Potential material for fabricating optical mirrors: polished diamond coated silicon carbide

Appl Opt. 2017 May 10;56(14):4113-4122. doi: 10.1364/AO.56.004113.

Abstract

Polished diamond coated silicon carbide can be a potential candidate material for making optical mirrors, due to the excellent properties. At present, five typical types of diamond films are deposited on RB-SiC substrates by hot filament chemical vapor deposition, and then polished by mechanical polishing. It is found that the boron-doped micro-crystalline and undoped nano-crystalline composite diamond (BDMC-UNCCD) coated specimen performs the best before, during, and after polishing.
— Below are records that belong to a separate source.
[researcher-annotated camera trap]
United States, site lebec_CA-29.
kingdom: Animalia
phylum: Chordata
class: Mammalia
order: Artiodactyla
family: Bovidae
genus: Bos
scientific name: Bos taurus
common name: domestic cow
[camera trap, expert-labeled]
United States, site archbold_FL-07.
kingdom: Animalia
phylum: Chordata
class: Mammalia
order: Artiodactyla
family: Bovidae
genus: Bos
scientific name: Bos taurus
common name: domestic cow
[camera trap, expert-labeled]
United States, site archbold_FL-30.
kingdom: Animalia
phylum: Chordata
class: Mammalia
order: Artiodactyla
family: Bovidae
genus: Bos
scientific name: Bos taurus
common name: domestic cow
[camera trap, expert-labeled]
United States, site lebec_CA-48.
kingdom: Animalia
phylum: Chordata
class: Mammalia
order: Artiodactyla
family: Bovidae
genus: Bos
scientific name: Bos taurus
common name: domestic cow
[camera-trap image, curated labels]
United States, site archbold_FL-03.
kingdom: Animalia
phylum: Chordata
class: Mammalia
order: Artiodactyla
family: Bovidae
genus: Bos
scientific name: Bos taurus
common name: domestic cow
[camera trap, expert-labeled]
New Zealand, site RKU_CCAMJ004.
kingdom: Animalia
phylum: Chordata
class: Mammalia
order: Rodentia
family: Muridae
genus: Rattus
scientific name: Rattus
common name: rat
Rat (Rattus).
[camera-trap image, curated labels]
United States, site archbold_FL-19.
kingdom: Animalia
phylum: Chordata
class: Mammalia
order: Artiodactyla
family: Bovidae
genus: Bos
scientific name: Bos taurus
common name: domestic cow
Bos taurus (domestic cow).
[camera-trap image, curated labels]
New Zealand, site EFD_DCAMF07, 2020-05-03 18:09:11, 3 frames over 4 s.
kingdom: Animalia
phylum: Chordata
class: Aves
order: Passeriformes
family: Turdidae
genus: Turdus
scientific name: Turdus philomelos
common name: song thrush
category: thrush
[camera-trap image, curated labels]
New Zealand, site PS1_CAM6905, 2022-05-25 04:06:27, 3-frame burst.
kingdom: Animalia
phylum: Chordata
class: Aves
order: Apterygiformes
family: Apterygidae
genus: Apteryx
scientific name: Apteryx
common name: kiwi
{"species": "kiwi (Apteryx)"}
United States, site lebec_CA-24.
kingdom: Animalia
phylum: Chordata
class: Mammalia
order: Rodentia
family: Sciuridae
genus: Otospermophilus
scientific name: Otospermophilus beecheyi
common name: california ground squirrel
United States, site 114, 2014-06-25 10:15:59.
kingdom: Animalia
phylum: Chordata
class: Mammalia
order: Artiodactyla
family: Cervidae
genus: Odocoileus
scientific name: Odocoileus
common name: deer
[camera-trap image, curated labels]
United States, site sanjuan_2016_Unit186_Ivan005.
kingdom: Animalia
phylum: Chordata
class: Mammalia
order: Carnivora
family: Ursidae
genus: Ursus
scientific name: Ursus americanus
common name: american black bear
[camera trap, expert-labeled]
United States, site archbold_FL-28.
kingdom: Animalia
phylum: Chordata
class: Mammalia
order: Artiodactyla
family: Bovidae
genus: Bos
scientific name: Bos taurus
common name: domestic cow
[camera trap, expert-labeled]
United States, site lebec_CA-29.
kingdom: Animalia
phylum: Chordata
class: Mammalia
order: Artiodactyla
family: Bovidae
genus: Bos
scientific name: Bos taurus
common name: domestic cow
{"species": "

The film surface composed of nano-sized diamond grains has relatively low surface roughness and hardness, which are beneficial for the efficient polishing, and under the present condition only such a surface can be completely polished to a homogeneous mirror surface. The micro-sized diamond grains and the boron incorporation in the underlying BDMCD layer can enhance the film-substrate adhesion, which plays an important role in the film integrity during the polishing or subsequent applications. In conclusion, the polished BDMC-UNCCD coated RB-SiC specimen indeed shows low surface roughness (Ra=5.41 nm), high hardness (71.47 GPa), high elastic modulus (746 GPa), favorable surface shape accuracy (RMS=0.083λ), and considerable reflectivity in the short-wavelength range.